Controversial new powers being considered by HM Revenue and Customs could result in monies owed to the tax man being taken directly out of taxpayer bank accounts.

HMRC is seeking the new powers to reduce the cost and effort of chasing 200,000 people who haven't paid all of their tax through the courts each year, even though it says that the majority of these cases go undefended.

A consultation paper looking at payments and debts states: "Taxpayers who owe money to HMRC frequently have sufficient funds or assets to pay their debts, but choose to delay doing so. HMRC currently lacks the full range of powers to ensure prompt payment."

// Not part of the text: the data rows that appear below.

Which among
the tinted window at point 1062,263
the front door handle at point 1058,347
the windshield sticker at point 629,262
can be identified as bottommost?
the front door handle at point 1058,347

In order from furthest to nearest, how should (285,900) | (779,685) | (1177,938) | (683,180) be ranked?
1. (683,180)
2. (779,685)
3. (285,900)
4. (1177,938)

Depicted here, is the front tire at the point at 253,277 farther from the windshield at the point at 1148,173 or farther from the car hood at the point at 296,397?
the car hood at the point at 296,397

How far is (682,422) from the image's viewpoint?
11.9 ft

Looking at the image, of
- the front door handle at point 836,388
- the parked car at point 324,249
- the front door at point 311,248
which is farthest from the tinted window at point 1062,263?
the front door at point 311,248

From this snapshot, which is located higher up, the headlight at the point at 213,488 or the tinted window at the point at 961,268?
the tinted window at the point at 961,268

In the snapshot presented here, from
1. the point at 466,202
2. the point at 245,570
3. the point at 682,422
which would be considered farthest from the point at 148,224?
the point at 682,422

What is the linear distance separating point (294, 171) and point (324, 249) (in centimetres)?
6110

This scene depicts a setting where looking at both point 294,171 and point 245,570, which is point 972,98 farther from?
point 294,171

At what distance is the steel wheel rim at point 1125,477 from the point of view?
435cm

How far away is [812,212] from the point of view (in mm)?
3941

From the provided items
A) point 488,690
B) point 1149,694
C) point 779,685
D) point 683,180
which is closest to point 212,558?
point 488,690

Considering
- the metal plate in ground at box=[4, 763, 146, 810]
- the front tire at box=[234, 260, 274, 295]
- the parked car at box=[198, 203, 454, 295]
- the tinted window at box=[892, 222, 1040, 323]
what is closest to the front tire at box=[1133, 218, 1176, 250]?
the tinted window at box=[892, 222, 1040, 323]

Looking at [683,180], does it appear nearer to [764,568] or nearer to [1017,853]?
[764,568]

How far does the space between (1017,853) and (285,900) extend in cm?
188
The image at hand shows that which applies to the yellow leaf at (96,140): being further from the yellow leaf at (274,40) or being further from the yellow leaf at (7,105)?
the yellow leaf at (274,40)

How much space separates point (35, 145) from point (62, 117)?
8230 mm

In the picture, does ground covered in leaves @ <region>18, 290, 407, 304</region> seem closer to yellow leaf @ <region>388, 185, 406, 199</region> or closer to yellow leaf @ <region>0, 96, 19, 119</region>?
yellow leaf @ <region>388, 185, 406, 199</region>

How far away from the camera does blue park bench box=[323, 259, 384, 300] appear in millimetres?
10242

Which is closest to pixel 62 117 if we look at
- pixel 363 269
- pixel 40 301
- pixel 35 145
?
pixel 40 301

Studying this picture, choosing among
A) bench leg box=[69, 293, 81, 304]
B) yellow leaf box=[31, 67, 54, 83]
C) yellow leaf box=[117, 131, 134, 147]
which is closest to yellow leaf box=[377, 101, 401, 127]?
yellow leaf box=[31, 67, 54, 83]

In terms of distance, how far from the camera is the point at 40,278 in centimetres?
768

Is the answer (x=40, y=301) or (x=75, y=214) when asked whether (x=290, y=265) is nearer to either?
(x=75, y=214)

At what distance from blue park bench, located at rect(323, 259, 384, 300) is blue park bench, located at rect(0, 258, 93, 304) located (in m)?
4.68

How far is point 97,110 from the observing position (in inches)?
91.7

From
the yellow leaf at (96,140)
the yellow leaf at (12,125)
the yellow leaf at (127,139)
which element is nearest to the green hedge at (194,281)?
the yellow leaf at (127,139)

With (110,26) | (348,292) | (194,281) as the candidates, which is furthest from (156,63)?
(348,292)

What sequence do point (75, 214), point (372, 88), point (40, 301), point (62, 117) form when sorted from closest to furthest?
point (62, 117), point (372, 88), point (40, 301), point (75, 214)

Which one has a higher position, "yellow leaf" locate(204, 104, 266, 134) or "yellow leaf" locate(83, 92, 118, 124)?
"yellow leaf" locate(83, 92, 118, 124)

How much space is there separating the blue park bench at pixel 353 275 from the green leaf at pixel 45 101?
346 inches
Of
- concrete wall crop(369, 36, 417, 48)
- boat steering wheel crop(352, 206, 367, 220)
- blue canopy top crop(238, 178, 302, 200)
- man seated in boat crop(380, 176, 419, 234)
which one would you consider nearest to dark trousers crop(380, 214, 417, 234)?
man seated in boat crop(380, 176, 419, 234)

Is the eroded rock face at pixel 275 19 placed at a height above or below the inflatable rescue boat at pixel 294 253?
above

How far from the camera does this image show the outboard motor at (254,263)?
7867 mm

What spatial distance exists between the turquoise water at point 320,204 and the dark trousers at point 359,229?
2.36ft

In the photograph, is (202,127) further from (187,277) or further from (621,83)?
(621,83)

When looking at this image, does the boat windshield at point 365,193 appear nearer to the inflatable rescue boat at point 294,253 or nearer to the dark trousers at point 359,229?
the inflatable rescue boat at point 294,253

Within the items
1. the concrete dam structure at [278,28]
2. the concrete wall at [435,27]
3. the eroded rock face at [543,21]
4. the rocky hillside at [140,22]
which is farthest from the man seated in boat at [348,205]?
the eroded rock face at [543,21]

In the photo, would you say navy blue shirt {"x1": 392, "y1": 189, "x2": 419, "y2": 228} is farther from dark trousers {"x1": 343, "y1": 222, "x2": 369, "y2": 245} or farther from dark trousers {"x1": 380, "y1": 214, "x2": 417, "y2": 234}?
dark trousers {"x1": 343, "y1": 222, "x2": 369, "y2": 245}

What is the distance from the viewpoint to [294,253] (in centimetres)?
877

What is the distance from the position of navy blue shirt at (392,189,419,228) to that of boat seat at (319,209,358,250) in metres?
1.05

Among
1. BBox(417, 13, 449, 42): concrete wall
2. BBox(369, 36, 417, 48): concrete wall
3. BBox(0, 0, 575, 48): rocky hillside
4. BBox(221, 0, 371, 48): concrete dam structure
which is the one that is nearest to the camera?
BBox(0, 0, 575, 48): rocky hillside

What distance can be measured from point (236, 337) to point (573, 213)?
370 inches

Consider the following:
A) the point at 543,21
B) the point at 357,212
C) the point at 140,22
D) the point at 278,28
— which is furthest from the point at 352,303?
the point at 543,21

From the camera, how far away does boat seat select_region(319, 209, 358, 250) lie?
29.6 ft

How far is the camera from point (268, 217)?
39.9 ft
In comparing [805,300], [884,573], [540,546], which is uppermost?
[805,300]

The proposals, if approved, would allow HMRC to freeze an amount held in an individuals's bank account equal to their tax debt. This would be paid to the department by the bank or building society in question only after other methods of collecting the money had failed. The consultation document also asks for views on whether it should be allowed to demand cash from the sale of land or property, including homes, if people do not pay up.

HMRC says that the consultation paper forms part its work to modernise its powers and deterrents. It invites comments on a range of ideas to make it easier for taxpayers to pay on time and improve the way in which HMRC deals with those who do not. The deadline for submitting comments is 17 September 2007.

The proposals have however, provoked criticism from tax experts, who are warning that the measures would represent an unacceptable extension of HMRC's powers.

"We've got to have safeguards to say that it's definitely owed and properly proceeded against," John Whiting, a tax partner at PricewaterhouseCoopers, told the BBC News website. "The taxpayer's got some rights of appeal because if you suddenly find some money disappearing from your bank account and it's a mistake, well, how do you get it back?"

Mike Warburton of Grant Thornton told the Financial Times that: “It seems a pretty serious extension of their (HMRC's) powers.” The Chartered Institute of Taxation also expressed “quite serious concerns" about the proposals in the same report.

The proposals come as HMRC begins sifting through hundreds of thousands of bank accounts held by those believed to be hiding money offshore, following the passing of the deadline for the Offshore Disclosure Facility last month.